Tasks to complete:
1. In the passage on Sarah Halimi's murder, what reason does Kalifat give for her killing, and which possible motives does he dismiss? Answer in one to three sentences.
2. Continue the passage on Sarah Halimi's murder from its final sentence.
═══ Text to read ═══
Kalifat echoed the earlier criticism of the report expressed by Halimi’s family and lawyers in his Thursday statement.

“Sarah Halimi was not murdered because she happened to be in the killer’s way, or because she lived in the same building, or because she was a nursery school director, or because she had money,” Kalifat remarked. “No, Sarah Halimi was murdered because she was Jewish and for that reason alone.”

Arguing that Traore’s act should be properly understood as an incident of Islamist terrorism, Kalifat continued: “Sarah will remain one more victim of this new hatred of Jews that has been developing in our country since the early 2000s.”

Invoking the Italian word “omerta” — the vow of silence sworn by criminals inducted into the Mafia — Kalifat pointed out that the reluctance of the French authorities to prosecute Halimi’s death as an antisemitic hate crime was established very soon after she was murdered. This stance was fueled by much of the French media, which largely ignored Halimi’s murder until the French presidential elections of May 2017 were over.
═══ Listed entries ═══
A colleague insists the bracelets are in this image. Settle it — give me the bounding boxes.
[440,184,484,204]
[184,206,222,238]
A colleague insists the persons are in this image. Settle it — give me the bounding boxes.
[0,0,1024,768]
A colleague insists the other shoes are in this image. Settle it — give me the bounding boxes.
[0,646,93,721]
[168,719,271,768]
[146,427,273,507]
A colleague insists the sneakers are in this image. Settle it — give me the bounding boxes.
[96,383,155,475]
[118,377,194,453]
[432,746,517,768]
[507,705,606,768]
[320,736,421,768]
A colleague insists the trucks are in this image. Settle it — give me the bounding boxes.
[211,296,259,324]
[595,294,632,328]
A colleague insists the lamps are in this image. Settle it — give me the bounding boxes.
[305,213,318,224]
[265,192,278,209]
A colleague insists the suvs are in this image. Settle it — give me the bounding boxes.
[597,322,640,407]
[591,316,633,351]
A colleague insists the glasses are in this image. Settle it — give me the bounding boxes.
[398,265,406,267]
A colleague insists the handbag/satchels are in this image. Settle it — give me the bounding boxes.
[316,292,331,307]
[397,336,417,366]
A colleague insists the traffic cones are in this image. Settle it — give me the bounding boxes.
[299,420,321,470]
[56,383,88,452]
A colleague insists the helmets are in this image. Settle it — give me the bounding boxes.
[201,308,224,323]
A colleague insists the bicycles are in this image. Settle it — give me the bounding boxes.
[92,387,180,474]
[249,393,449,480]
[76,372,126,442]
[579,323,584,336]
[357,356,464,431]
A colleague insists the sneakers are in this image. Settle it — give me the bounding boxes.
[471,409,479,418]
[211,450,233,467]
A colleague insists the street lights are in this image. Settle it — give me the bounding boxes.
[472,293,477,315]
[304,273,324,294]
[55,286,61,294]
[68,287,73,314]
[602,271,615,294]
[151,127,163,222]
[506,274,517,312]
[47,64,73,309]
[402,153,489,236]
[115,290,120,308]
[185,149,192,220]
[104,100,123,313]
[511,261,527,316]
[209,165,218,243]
═══
Results:
1. Kalifat says Sarah Halimi was murdered because she was Jewish and for that reason alone. He rejects the ideas that she was killed for being in the killer's way, for living in the same building, for being a nursery school director, or for having money.

2.
In July of that year, the newly-elected French President Emmanuel Macron finally broke the government’s silence over Halimi’s death, when he urged the country’s judiciary to “bring total clarity around the death of Sarah Halimi.”

In those same comments, Macron implicitly criticized the widespread denial in France that Halimi’s murder was an antisemitic act, saying that “we were silent, because we did not want to see.”

Yet two years on, Kalifat said, “this despicable crime is still not recognized as [an antisemitic murder.]”

Only when that recognition is formally made “can Sarah rest in peace and her family start grieving,” Kalifat concluded.